Sry doppelpost, anscheinend durch disconnect.


----------



## Yanotoshi (6. Februar 2009)

Kontinuum schrieb:


> @Yanotoshi: Hat dann auch wieder was von nem Onlinespiel ^^, Wenn man das Geld überweist hat man ne Dropchance auf nen funktionierenden Key. Ansonsten ne Procc-Chance für Support, wenn man ne Mail geschrieben hat. *** ist sozusagen das Roulette unter den Online-Shops
> 
> 
> Dieser Inhalt steht nur eingeloggten Mitgliedern zur Verfügung.
> ...



Leider ein Onlinespiel mit hohen Monatlichen Kosten xD ..ne schau aber mal mit Onkel Google ob es schon mehr von solchen Problemen mit *** gab.Weil meistens wissen sochle Quellen rat


----------



## tmwalter (6. Februar 2009)

*** ist doch bei jedem Erfahrungsbericht im Internet bisher schlecht weggekommen. Keine Lieferungen, Geld weg, was weiß ich. Einfach den Namen des Shops und "review" oder "Erfahrungen" googlen z.B.! Ich habe bisher bei verschiedenen Onlineshops insgesamt vier Keys für unterschiedliche Spiele erworben - weil ich nicht jeden Zweitaccount auch bei der Anschaffung voll bezahlen wollte - und habe bisher immer Glück gehabt. Bin aber bei meiner Recherche immer auf negative Stimmen zu *** gestoßen...
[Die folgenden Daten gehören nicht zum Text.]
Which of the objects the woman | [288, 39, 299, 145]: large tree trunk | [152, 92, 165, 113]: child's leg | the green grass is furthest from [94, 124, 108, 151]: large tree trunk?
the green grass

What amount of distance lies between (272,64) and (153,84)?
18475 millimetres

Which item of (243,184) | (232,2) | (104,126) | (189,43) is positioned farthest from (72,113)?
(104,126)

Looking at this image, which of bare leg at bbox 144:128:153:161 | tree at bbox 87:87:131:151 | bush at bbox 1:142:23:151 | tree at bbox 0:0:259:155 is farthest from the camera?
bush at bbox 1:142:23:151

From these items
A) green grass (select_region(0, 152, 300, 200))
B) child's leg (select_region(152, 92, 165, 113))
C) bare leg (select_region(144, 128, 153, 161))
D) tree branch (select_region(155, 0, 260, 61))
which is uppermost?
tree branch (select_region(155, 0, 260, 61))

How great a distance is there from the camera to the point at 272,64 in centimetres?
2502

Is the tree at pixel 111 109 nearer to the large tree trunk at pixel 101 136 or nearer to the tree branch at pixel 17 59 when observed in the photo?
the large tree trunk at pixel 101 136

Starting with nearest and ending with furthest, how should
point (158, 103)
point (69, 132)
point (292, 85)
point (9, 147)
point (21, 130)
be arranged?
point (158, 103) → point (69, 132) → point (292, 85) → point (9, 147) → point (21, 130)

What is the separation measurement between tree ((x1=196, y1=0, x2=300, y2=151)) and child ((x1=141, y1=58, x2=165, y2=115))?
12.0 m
Wenn Du per PayPal oder Kreditkarte bezahlt hast, ist die Chance noch da, das Geld wegen nicht erbrachter Leistung zurück zu holen. Grade PayPal ist in dieser Hinsicht für Käufer eine wahre Freude. Ansonsten bleibt Dir wohl nichts weiter über, als andere davor zu warnen, bei *** zu kaufen.


----------



## heretik (6. Februar 2009)

Informiert euch halt einfach mal im Internet, bevor Ihr mit solchen Unternehmen Verträge eingeht.

Suchbegriff *** in Google, sechster Treffer: *** - Warnung

oder deutlicher

Suchbegriff *** betrug... tada.


----------



## Lillyan (6. Februar 2009)

So gern ich den Thread auch offen lassen würde, ich muss ihn schließen und die Links entfernen. Alleine der Punkt, dass es sich bei der Seite unter anderem um einen Goldseller handelt entscheidet, dass wir hier nicht in irgendeiner Art über die Seite etwas geschrieben haben wollen.


----------